### [Work required]
Transcribe only the lines of the listing below from the one holding "New Zealand, site" through the one holding "common name: ferret", inclusive, without any change.

### [Provided records]
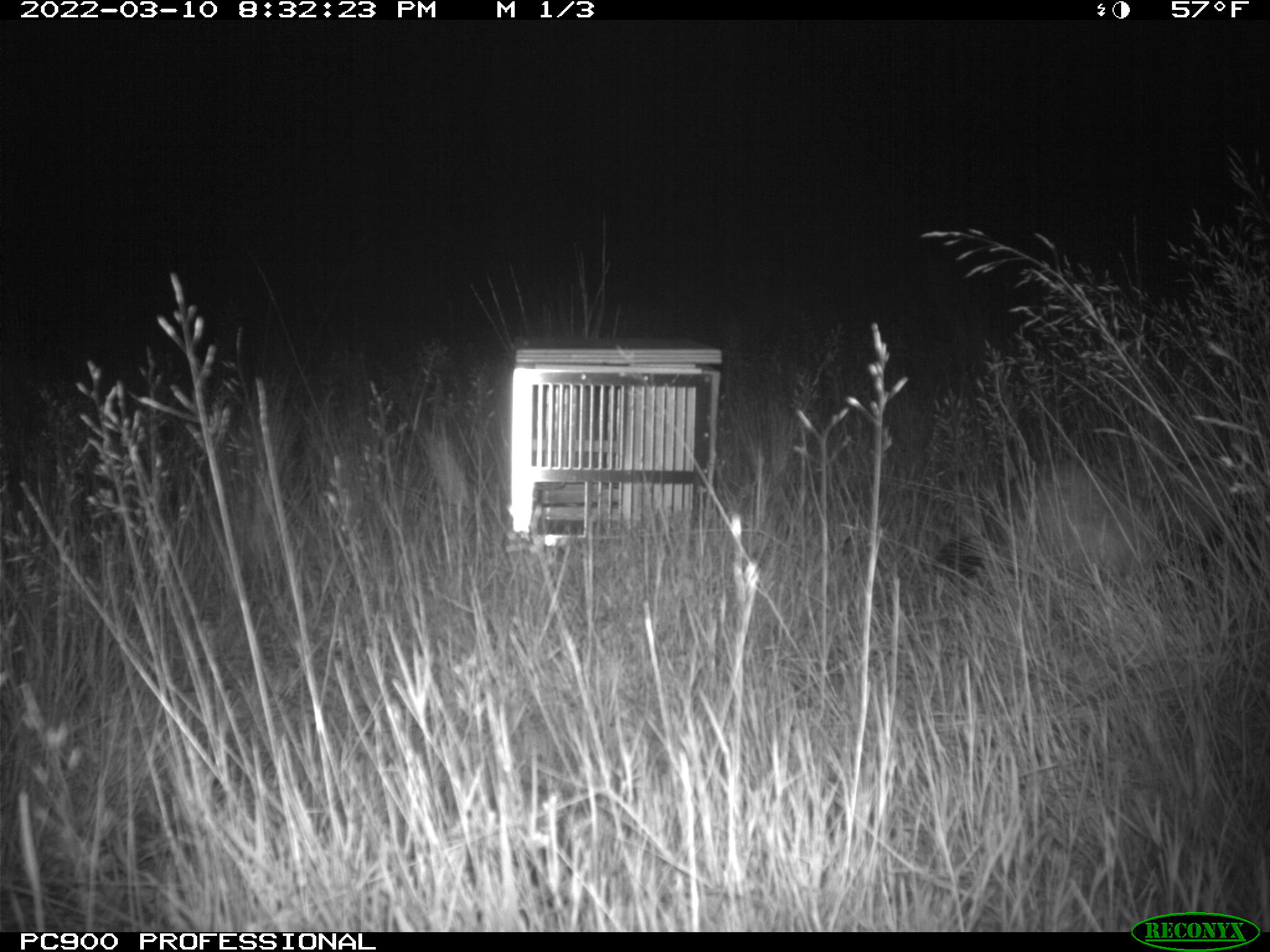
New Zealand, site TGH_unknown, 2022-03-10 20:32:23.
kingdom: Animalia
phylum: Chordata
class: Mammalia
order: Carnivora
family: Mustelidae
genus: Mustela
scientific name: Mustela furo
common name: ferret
---
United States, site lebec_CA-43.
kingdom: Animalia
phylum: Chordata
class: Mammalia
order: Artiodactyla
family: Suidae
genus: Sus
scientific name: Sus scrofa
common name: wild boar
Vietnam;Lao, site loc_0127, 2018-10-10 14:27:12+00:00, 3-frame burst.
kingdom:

### [Solution to the exercise]
New Zealand, site TGH_unknown, 2022-03-10 20:32:23.
kingdom: Animalia
phylum: Chordata
class: Mammalia
order: Carnivora
family: Mustelidae
genus: Mustela
scientific name: Mustela furo
common name: ferret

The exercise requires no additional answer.